“I knew if I went home with a gold medal knowing I could do better, I wasn’t going to be very satisfied.” That is how American snowboarding sensation Chloe Kim explained why, after a top score of 93.75 on her first run at the Pyeongchang Olympics, with no one close, she gave it her all on her third and final run– a run that included her signature back-to-back 1080s (think lots of spins in the air off a wall). The gold already belonged to Chloe, yet that last effort earned her an even higher score of 98.25 from the judges. She said she wanted to “one-up myself.”
Shaun White did the same thing at the Vancouver 2010 Olympics. He too had already won halfpipe gold. Yet, with one more run left, he performed his “double McTwist 1260” which skate boarding legend Tony Hawk describes as “this insanely hard trick.” He landed it – and it became a career defining moment.

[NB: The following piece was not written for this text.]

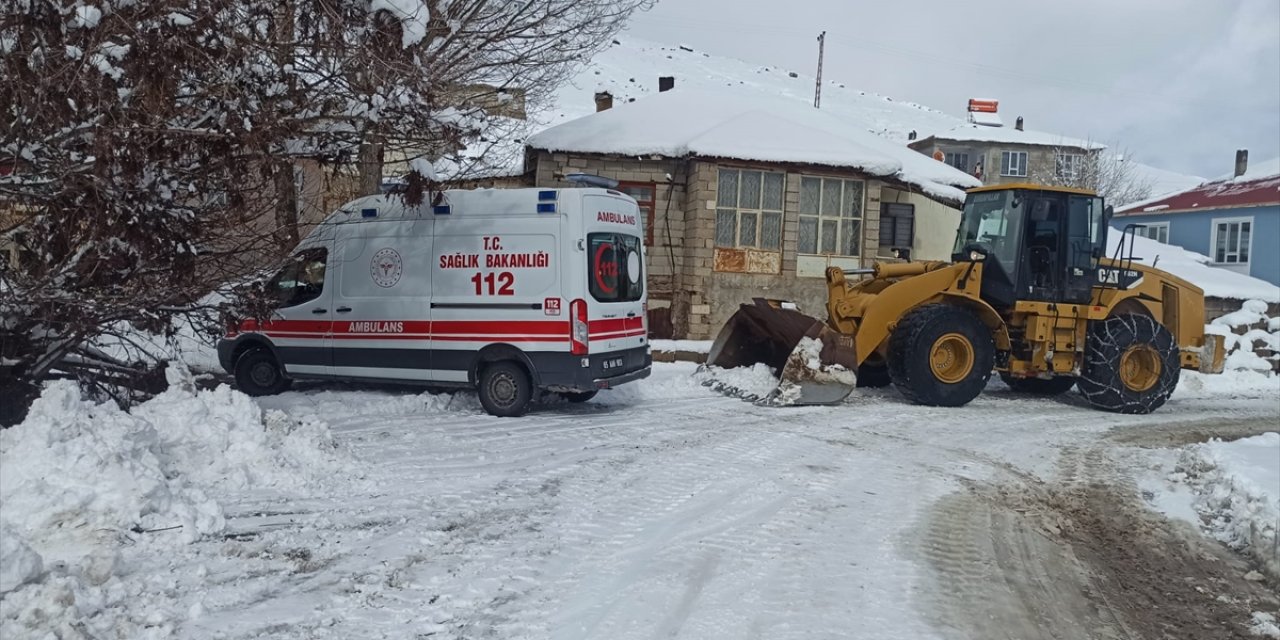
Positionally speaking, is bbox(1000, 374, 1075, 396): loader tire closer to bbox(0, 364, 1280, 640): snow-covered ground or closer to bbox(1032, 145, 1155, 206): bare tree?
bbox(0, 364, 1280, 640): snow-covered ground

As someone who seeks to understand the motivations behind human behavior, I am fascinated by those who achieve the height of their professions. How did they get to the top of their game? For both of these two gold medalist snowboarders, the answer in part resides in an “I can do better” mentality. Interviews of Olympic champions have found that they share traits such as: the ability to focus without distraction, goal setting, being coachable, having confidence and being competitive. But as these two snowboarders have demonstrated, there is also an innate desire to stretch their skill, to achieve more and redefine what it means to be at the top of their field. It is this quest for continuous improvement, to be better and define what “best” is that help fuels their tremendous success. When was the last time you felt that your winning work could have been even better?
As Shaun White has said about his epic run in Vancouver, “I left it all out on the mountain that day.” Turns out he also just did the same (while earning another gold medal) in Pyeonchang!